Extract provided —
* * * * * * *
Rust has a special annotation called the Copy trait that we can place on types like integers that are stored on the stack. If a type implements the Copy trait, an older variable is still usable after assignment.

Ownership and Functions

The semantics for passing a value to a function are similar to those for assigning a value to a variable. Passing a variable to a function will move or copy, just as assignment does.

References and Borrowing

The ampersands in Rust are references, and they allow you to refer to some value without taking ownership of it.

fn main() {
    let s1 = String::from("hello");

    let len = calculate_length(&s1);

    println!("The length of '{}' is {}.", s1, len);
}

fn calculate_length(s: &String) -> usize {
    s.len()
}

References are immutable by default, but a mutable reference can be defined with &mut String.

Slices

A string slice is a reference to part of a String, and it looks like this:

let s = String::from("hello world");

let hello = &s[0..5];
let world = &s[6..11];

let slice = &s[..2]; // starts at index 0
let slice = &s[3..]; // ends at len()

We can create slices using a range within brackets by specifying [starting_index..ending_index], where starting_index is the first position in the slice and ending_index is one more than the last position in the slice.

Structs

A struct is composed of multiple fields.

struct User {
    username: String,
    email: String,
    sign_in_count: u64,
    active: bool,
}

To use a struct after we’ve defined it, we create an instance of that struct by specifying concrete values for each of the fields.

let user1 = User {
    email: String::from("[email protected]"),
    username: String::from("someusername123"),
    active: true,
    sign_in_count: 1,
};

To get a specific value from a struct, we can use dot notation. If the instance is mutable, we can change a value by using the dot notation and assigning into a particular field.
* * * * * * *
(Collected data)
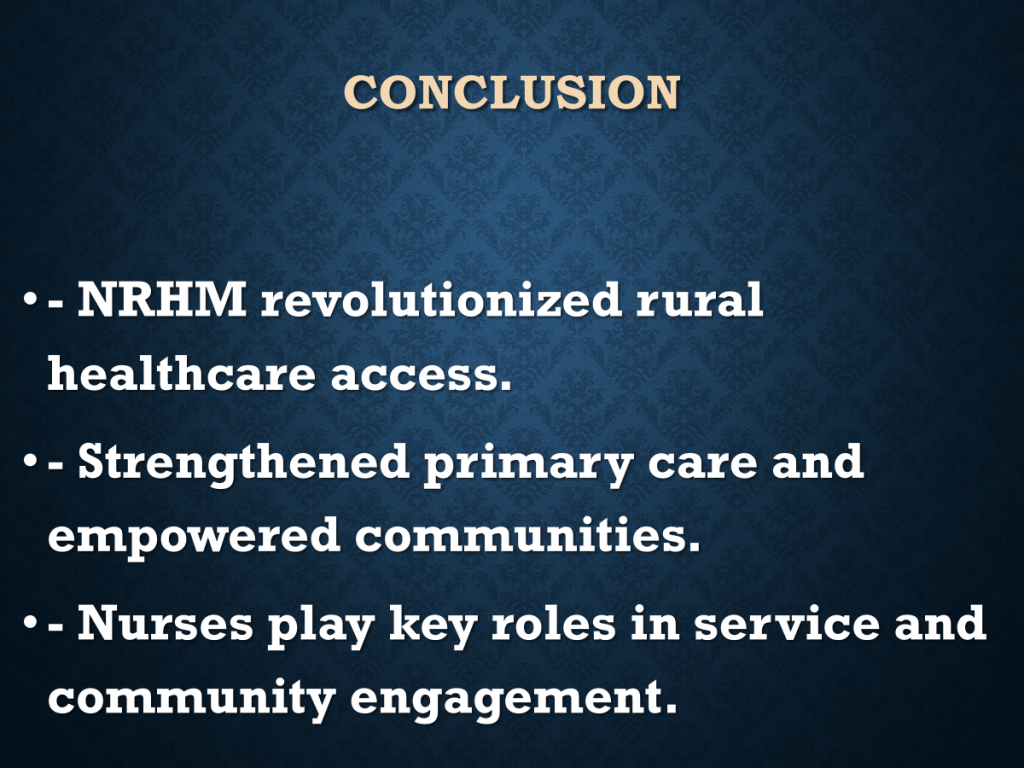 CONCLUSION

• - NRHM revolutionized rural healthcare access.

• - Strengthened primary care and empowered communities.

• - Nurses play key roles in service and community engagement.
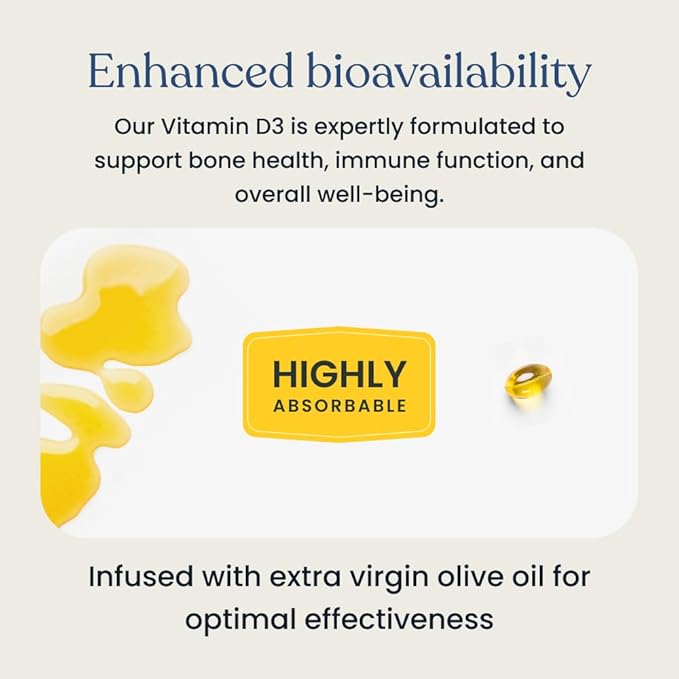 Enhanced bioavailability

Our Vitamin D3 is expertly formulated to support bone health, immune function, and overall well-being.

HIGHLY
ABSORBABLE

Infused with extra virgin olive oil for optimal effectiveness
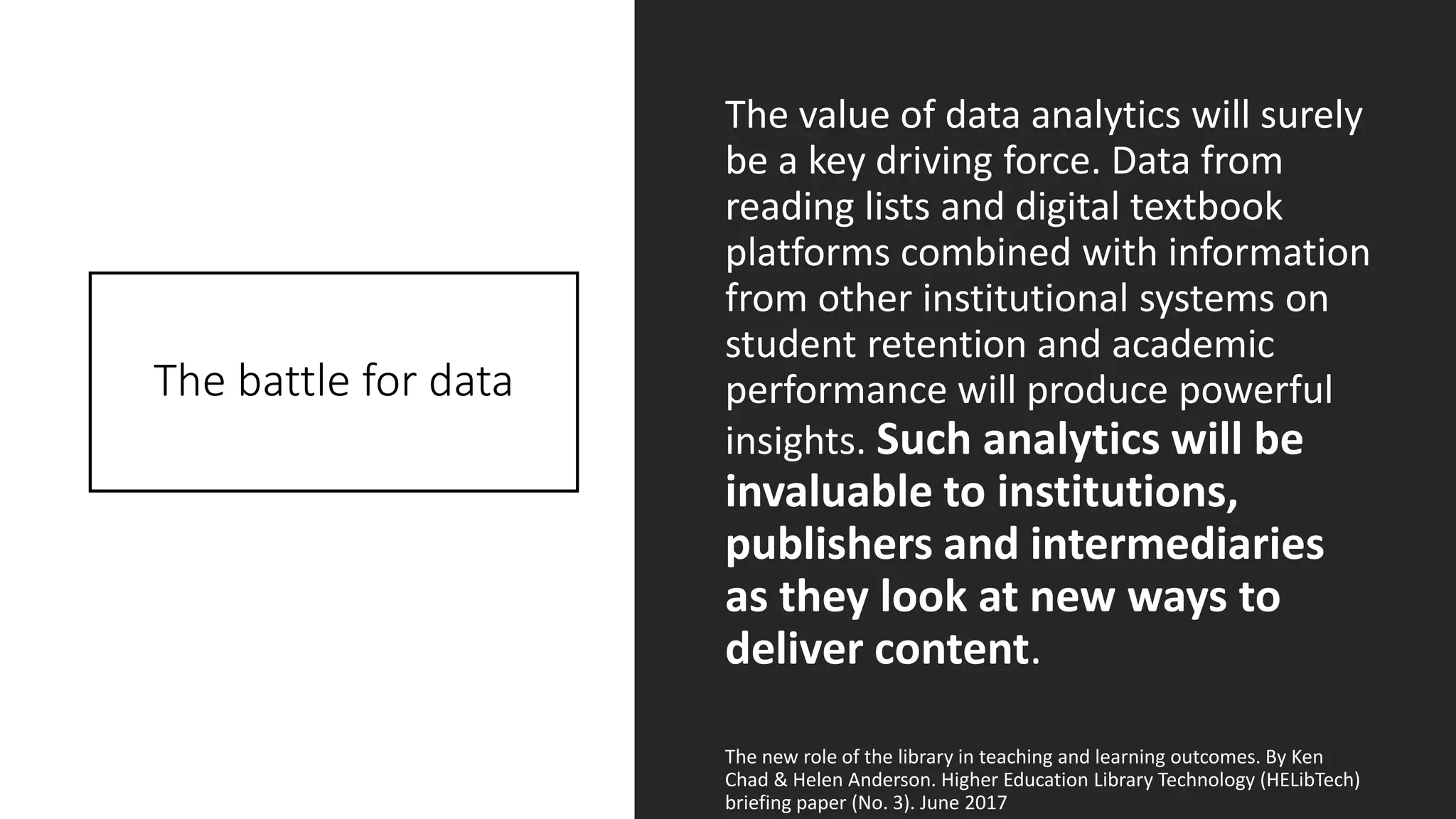 The battle for data

The value of data analytics will surely be a key driving force. Data from reading lists and digital textbook platforms combined with information from other institutional systems on student retention and academic performance will produce powerful insights. Such analytics will be invaluable to institutions, publishers and intermediaries as they look at new ways to deliver content.

The new role of the library in teaching and learning outcomes. By Ken Chad & Helen Anderson. Higher Education Library Technology (HELibTech) briefing paper (No. 3). June 2017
* * * * * * *
Required action 1 — Retype the stretch of the Rust excerpt from "To use a struct" through "a particular field.".
Required action 2 — Translate this sentence from the Rust excerpt into Spanish: "A struct is composed of multiple fields."
The records stand apart from the Rust excerpt as separate material.

Task solution 1 —
To use a struct after we’ve defined it, we create an instance of that struct by specifying concrete values for each of the fields.

let user1 = User {
    email: String::from("[email protected]"),
    username: String::from("someusername123"),
    active: true,
    sign_in_count: 1,
};

To get a specific value from a struct, we can use dot notation. If the instance is mutable, we can change a value by using the dot notation and assigning into a particular field.

Task solution 2 — Un struct se compone de varios campos.